**Document section**
Oct. 29, 2015 Thursday: 30th Week in Ordinary Time B

Oct. 29, 2015 Thursday: 30th Week in Ordinary Time B


If God is for us, who is against us? The very God who did not spare his own Son but who delivered him up for us all, how shall he not with him also freely give us all things? Who shall impeach the elect of God? It is God who acquits. Who is he who condemns? It is Jesus Christ who died, nay, rather, who was raised from the dead, and who is at the right hand of God, who also intercedes for us. Who will separate us from the love of Christ? Shall trial, or distress, or persecution, or famine, or nakedness, or peril, or sword? (Romans 8:31-9)

Paul says in effect: ‘God for us did not spare his own Son; surely that is the final guarantee that he loves us enough to supply all our needs.’ The words Paul uses of God are the very words God used of Abraham when Abraham proved his utter loyalty by being willing to sacrifice his son Isaac at God’s command. God said to Abraham: ‘You have not withheld your son, your only son, from me’ (Genesis 22: 12). Paul seems to say: ‘Think of the greatest human example in the world of an individual’s loyalty to God; God’s loyalty to you is like that.’ Just as Abraham was so loyal to God that he was prepared to sacrifice his dearest possession, God is so loyal to men and women that he is prepared to sacrifice his only Son for them. Surely we can trust a loyalty like that for anything.

Paul goes on with a poet’s fervour and a lover’s rapture to sing of how nothing can separate us from the love of God in our risen Lord. No affliction, no hardship, no peril can separate us (verse 35). The disasters of the world do not separate us from Christ; they bring us closer.

Here is a vision to take away all loneliness and all fear. Paul is saying: ‘You can think of every terrifying thing that this or any other world can produce. Not one of them is able to separate the Christian from the love of God which is in Jesus Christ, Lord of every terror and Master of every world.’ Of what then shall we be afraid?

**Exercise tasks**
A) In the reflection, swap "loneliness" for "sorrow" and give the passage again, beginning at the words "Paul goes on" and stopping after "we be afraid?".
B) Does the reflection agree with each statement? Answer yes or no, and quote the deciding words.
(i) Paul applies to God the same words God used of Abraham.
(ii) The disasters of the world separate us from Christ.
(iii) The scripture quoted at the start comes from Genesis 22.
C) Shorten the reflection's paragraph that begins "Paul says in effect" and keep its main facts.
The material after this point is unrelated to the reflection.

**Provided material**
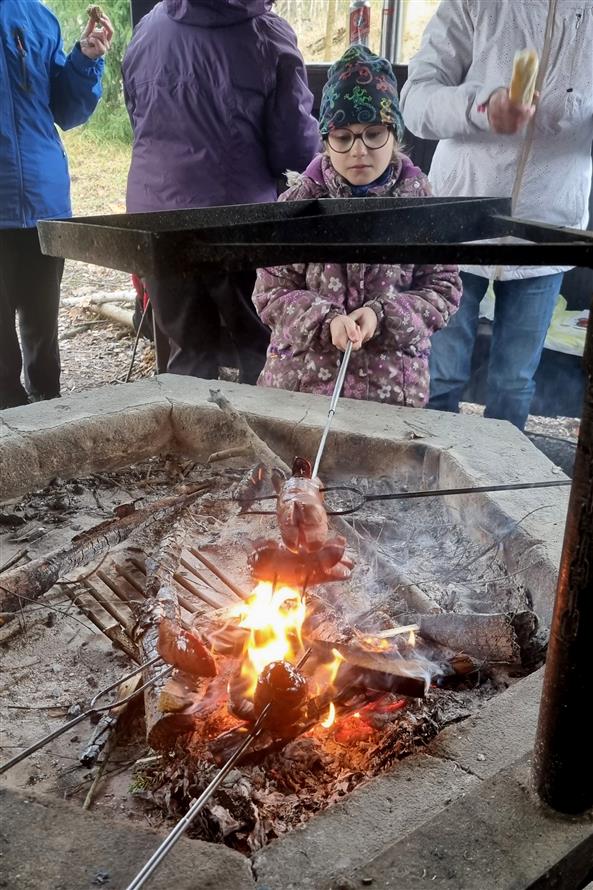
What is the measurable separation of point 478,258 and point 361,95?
2507 mm

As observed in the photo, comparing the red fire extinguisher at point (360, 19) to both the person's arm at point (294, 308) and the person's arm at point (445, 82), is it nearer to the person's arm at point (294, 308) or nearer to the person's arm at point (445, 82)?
the person's arm at point (445, 82)

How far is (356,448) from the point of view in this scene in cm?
314

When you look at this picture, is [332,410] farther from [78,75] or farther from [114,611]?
[78,75]

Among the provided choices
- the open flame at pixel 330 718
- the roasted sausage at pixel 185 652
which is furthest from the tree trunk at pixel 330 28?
the open flame at pixel 330 718

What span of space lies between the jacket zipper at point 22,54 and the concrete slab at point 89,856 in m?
4.37

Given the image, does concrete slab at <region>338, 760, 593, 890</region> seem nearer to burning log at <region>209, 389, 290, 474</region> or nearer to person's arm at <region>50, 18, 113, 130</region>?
burning log at <region>209, 389, 290, 474</region>

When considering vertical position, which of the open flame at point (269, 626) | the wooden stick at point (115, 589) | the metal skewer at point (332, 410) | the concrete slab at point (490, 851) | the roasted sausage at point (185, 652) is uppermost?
the metal skewer at point (332, 410)

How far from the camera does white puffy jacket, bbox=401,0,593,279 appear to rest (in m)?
3.68

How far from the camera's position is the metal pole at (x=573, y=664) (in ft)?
4.09

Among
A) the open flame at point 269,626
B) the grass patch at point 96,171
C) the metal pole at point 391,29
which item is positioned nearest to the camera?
the open flame at point 269,626

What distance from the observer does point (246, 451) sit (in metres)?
3.25

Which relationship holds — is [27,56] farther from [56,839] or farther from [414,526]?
[56,839]

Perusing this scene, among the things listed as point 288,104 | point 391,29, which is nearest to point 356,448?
point 288,104

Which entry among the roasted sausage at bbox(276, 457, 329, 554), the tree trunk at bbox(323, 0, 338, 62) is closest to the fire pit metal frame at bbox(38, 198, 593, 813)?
the roasted sausage at bbox(276, 457, 329, 554)
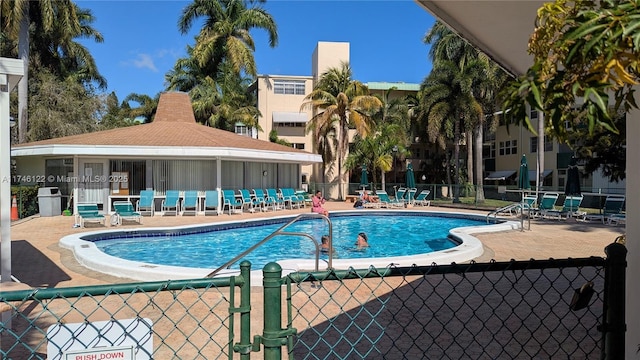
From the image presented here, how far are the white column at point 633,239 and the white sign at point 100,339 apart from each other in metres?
2.80

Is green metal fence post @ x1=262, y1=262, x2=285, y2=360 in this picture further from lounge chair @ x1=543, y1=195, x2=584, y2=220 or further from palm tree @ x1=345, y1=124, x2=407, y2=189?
palm tree @ x1=345, y1=124, x2=407, y2=189

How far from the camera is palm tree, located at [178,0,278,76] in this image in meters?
33.2

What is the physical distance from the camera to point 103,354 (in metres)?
1.96

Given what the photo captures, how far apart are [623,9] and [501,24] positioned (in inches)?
115

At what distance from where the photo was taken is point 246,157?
20.5m

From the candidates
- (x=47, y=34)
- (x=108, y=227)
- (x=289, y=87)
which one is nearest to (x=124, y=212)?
(x=108, y=227)

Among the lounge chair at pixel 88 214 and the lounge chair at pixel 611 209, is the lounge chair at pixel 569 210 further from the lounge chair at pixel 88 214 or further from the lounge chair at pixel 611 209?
the lounge chair at pixel 88 214

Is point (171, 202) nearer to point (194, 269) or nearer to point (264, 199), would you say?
point (264, 199)

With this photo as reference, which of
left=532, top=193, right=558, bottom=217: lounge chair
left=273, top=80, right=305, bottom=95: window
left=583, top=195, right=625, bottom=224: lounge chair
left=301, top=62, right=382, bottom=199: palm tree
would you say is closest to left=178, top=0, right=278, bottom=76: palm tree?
left=273, top=80, right=305, bottom=95: window

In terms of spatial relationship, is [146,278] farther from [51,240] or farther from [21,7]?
[21,7]

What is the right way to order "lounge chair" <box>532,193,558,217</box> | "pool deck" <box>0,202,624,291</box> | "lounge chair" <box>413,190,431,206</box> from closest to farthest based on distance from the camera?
Result: "pool deck" <box>0,202,624,291</box> → "lounge chair" <box>532,193,558,217</box> → "lounge chair" <box>413,190,431,206</box>

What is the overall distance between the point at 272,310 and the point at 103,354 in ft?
2.60

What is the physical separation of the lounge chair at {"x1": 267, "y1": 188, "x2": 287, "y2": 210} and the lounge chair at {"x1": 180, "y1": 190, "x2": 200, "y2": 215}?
394 centimetres

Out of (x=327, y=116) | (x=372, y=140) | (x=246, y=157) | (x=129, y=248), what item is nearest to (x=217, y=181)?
(x=246, y=157)
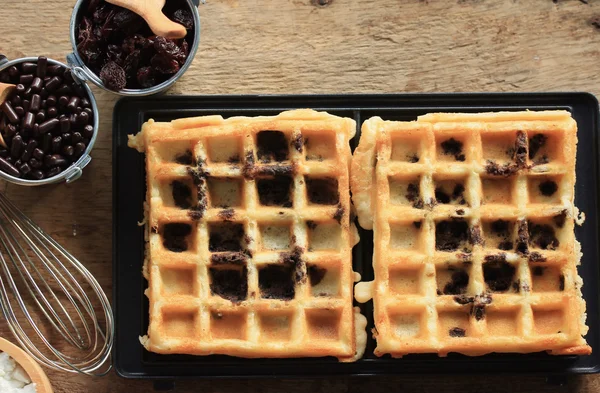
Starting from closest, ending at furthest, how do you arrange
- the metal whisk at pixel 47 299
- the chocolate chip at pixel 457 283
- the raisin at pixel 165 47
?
the raisin at pixel 165 47 < the chocolate chip at pixel 457 283 < the metal whisk at pixel 47 299

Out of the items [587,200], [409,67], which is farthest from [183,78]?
[587,200]

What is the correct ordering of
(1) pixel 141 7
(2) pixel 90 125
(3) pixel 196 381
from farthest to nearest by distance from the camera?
(3) pixel 196 381 → (2) pixel 90 125 → (1) pixel 141 7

**Solutions**
A)
Paul goes on with a poet’s fervour and a lover’s rapture to sing of how nothing can separate us from the love of God in our risen Lord. No affliction, no hardship, no peril can separate us (verse 35). The disasters of the world do not separate us from Christ; they bring us closer.

Here is a vision to take away all sorrow and all fear. Paul is saying: ‘You can think of every terrifying thing that this or any other world can produce. Not one of them is able to separate the Christian from the love of God which is in Jesus Christ, Lord of every terror and Master of every world.’ Of what then shall we be afraid?

B)
(i) Yes: "The words Paul uses of God are the very words God used of Abraham"
(ii) No: "The disasters of the world do not separate us from Christ; they bring us closer."
(iii) No: "(Romans 8:31-9)"

C) Paul argues that because God did not spare his own Son, God will surely supply all our needs. He describes God with the words God used of Abraham, who was willing to sacrifice Isaac: "You have not withheld your son, your only son, from me" (Genesis 22: 12). Abraham was loyal enough to give up his dearest possession. In the same way, God is loyal enough to sacrifice his only Son for men and women, and that loyalty can be trusted for anything.